Calculate embeddings for the given text using the specified OpenAI model.

Parameters:

Name Type Description Default
text str

The text to calculate embeddings for.

required
model str

The name of the OpenAI embeddings model to use. Defaults to "text-embedding-3-large".

'text-embedding-3-large'

Returns:

Type Description
list

The embeddings for the text.

Source code in src/mojentic/llm/gateways/openai.py
def calculate_embeddings(self, text: str, model: str = "text-embedding-3-large") -> List[float]:
    """
    Calculate embeddings for the given text using the specified OpenAI model.

    Parameters
    ----------
    text : str
        The text to calculate embeddings for.
    model : str, optional
        The name of the OpenAI embeddings model to use.
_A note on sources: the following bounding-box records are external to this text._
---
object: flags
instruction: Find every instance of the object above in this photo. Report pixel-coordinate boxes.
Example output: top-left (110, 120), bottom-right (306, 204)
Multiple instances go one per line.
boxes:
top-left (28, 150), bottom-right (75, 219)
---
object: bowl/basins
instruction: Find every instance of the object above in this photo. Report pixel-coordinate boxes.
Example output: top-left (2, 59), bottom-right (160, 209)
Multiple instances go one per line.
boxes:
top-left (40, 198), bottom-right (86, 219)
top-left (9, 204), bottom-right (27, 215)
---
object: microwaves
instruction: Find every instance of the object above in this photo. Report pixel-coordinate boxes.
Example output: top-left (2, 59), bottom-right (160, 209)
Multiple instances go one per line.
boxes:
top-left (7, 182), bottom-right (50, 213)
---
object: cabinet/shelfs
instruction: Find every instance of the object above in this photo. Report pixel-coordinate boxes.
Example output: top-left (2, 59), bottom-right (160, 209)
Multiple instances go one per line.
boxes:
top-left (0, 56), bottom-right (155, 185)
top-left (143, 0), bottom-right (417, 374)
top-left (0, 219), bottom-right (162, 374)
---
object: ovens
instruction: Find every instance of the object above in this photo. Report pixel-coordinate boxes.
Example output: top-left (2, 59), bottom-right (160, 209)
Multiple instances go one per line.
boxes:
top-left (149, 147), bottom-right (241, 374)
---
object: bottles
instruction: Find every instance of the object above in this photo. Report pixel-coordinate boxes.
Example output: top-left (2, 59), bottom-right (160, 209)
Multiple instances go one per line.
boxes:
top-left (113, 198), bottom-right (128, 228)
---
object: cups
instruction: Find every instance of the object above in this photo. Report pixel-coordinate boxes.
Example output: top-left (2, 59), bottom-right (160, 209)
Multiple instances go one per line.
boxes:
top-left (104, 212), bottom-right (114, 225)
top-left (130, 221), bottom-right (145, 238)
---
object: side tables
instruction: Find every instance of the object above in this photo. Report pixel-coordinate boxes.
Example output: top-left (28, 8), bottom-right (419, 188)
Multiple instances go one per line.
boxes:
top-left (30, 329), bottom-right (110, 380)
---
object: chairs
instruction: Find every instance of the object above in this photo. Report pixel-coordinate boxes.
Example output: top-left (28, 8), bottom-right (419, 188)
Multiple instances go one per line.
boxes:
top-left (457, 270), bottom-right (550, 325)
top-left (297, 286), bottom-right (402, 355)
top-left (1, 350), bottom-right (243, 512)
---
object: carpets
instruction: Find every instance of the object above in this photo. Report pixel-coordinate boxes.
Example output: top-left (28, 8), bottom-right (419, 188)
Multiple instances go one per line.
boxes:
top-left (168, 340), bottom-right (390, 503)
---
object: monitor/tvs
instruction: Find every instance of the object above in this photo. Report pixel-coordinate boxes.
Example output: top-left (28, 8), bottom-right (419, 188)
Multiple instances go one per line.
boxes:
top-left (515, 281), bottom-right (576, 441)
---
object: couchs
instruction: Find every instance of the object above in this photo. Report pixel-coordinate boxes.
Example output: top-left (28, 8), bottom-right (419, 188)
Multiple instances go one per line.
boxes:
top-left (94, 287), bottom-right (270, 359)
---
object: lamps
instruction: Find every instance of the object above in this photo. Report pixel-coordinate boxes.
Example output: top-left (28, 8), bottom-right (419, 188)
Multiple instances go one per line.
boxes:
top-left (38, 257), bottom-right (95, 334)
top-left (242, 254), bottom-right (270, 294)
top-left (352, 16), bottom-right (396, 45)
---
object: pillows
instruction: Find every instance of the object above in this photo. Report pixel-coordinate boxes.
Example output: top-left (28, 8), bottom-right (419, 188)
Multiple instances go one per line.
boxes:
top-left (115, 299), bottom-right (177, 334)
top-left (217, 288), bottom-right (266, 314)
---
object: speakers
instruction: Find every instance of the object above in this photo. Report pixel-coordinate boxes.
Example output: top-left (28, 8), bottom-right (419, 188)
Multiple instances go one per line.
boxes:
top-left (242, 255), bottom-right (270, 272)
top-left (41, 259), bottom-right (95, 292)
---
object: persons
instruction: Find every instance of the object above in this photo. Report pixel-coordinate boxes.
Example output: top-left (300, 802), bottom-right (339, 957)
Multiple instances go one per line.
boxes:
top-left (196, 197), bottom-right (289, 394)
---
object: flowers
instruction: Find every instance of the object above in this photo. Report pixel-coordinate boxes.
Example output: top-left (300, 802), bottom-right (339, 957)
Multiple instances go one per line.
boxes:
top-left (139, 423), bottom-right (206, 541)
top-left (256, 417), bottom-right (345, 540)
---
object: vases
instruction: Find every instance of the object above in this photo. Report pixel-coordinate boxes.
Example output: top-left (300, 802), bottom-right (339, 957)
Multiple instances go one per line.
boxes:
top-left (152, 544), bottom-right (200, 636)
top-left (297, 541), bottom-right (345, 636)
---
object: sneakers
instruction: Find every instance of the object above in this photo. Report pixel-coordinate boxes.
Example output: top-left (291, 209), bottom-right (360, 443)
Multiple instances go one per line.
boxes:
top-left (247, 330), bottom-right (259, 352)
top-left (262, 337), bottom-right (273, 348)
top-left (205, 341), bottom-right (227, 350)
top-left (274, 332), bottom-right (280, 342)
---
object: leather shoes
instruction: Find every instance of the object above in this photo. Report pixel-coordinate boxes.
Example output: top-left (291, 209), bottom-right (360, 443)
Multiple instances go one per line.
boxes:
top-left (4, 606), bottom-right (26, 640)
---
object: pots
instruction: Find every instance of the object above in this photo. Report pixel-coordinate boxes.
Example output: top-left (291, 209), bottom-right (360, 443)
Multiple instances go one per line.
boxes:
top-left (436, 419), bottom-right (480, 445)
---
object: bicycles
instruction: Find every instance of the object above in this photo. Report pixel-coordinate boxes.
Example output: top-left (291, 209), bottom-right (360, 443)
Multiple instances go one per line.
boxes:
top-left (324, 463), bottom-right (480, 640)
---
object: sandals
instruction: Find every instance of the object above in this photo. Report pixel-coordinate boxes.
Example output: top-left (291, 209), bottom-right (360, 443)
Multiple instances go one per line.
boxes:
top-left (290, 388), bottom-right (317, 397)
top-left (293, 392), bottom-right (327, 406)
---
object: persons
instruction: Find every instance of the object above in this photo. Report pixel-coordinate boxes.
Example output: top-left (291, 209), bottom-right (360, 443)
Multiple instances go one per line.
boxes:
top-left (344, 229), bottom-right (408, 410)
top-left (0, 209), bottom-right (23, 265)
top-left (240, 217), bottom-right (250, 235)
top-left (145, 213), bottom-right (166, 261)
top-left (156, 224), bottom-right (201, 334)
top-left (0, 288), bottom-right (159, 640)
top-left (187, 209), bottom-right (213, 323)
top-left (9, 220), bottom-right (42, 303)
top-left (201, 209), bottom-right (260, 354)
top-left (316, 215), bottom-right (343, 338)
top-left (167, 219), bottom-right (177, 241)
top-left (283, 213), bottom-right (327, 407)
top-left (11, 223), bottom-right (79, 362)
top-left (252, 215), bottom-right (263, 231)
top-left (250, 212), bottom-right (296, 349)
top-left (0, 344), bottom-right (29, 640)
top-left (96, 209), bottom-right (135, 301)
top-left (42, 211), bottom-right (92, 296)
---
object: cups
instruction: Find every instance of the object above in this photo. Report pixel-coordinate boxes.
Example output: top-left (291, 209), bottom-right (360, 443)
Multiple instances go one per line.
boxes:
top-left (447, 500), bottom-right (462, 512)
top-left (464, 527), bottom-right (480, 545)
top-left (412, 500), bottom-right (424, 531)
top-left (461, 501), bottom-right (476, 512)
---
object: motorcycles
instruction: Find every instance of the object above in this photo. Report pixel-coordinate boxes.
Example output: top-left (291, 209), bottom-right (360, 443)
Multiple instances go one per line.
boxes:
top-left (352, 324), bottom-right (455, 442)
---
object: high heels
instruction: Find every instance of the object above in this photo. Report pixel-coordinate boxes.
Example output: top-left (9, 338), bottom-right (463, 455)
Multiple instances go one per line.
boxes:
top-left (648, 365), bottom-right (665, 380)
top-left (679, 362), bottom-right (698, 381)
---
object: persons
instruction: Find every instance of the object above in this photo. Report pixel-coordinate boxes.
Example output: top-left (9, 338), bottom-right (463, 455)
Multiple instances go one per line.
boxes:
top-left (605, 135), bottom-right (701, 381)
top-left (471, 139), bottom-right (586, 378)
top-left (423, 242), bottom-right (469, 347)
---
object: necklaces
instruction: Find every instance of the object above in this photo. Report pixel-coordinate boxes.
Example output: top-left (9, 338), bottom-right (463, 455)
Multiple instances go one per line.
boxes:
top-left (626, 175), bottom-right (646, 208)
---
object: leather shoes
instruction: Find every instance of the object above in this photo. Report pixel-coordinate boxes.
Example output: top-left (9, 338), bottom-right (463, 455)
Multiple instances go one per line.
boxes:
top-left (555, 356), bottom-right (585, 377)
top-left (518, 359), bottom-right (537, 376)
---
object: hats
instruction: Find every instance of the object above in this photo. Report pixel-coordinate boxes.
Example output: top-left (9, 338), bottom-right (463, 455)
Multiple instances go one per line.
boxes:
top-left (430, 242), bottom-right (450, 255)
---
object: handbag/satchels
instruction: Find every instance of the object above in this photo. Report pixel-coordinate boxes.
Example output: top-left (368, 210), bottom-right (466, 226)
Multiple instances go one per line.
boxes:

Defaults to "text-embedding-3-large".

    Returns
    -------
    list
        The embeddings for the text.
    """
    logger.debug("calculate_embeddings", text=text, model=model)

    embeddings = [self.client.embeddings.create(model=model, input=chunk).data[0].embedding
                  for chunk in self._chunked_tokens(text, 8191)]
    lengths = [len(embedding) for embedding in embeddings]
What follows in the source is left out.